■ Excerpted passage:
2009 Maume, Pommard Les ArveletsMar. 2011
The nose is high-toned with pretty red berries. Again there’s slightly rustic tannin under ebullient fruit – good minerality though. This is quite interesting.
1999 Cyrot-Buthiau, Pommard Les ArveletsMar. 2010
The nose shows the most (so far) greenery to add to the more ubiquitous herbs, fruit is less obvious. Despite the nose there both width and depth to the flavours. The primary fruit definitely plays second fiddle to the structure today, yet there is a surprise burst of interesting flavour just as you begin your trip into the finish.
1999 Lahaye Vincent, Pommard Les ArveletsMar. 2010
Plenty of herb aromas to back the fruits. Warm, tending to roast red fruit flavours that are just ahead of the structure. Lots of mid-palate flavour before the medium finish.
2003 Bichot Albert, Pommard Les ArveletsDec. 2008
Medium, medium-plus red – again with just a hint of cherry-red. The nose is deeper with a savoury, meaty aspect. The acidity is just a little prickly, but this fades with time. The tannins are ripe and there’s decent length and balance.
1997 Potel Nicolas, Pommard Les ArveletsJan. 2003
Bright, medium ruby, already a trace of brick at the rim. Nose starts with chunky oak but this disappears after about 20minutes leaving sweet, alcoholic raspberry. The palate is as wide as a motorway, very silky with good fruit. The high but well covered acidity and tannins that creep up on you. Very impressive length. You can happlily drink this now, or leave it another 5 years. Very good.

■ Records:
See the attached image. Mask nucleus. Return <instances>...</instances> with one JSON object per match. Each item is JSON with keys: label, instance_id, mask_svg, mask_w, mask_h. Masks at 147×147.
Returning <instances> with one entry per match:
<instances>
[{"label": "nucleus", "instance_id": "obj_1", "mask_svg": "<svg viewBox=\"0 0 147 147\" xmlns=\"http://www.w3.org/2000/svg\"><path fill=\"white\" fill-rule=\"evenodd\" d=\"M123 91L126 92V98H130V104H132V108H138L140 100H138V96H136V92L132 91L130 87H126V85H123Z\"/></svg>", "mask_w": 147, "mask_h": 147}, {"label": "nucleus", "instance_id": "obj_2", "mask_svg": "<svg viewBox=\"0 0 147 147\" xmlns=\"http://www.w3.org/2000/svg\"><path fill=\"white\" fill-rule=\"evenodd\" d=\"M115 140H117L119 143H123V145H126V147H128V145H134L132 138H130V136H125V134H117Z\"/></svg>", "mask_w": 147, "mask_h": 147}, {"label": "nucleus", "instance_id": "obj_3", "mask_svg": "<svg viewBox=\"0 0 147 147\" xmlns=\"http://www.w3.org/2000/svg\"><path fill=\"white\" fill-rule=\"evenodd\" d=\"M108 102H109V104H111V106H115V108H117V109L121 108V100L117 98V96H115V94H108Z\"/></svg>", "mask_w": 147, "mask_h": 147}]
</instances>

■ Actions to take:
a – Copy the Pommard tasting notes from the words "1999 Cyrot-Buthiau, Pommard" through "into the finish.", swapping "greenery" for "green notes".
b – In the Pommard tasting notes, what does the rim of the 1997 Potel Nicolas already show?

■ Results in order:
a –
1999 Cyrot-Buthiau, Pommard Les ArveletsMar. 2010
The nose shows the most (so far) green notes to add to the more ubiquitous herbs, fruit is less obvious. Despite the nose there both width and depth to the flavours. The primary fruit definitely plays second fiddle to the structure today, yet there is a surprise burst of interesting flavour just as you begin your trip into the finish.

b – A trace of brick.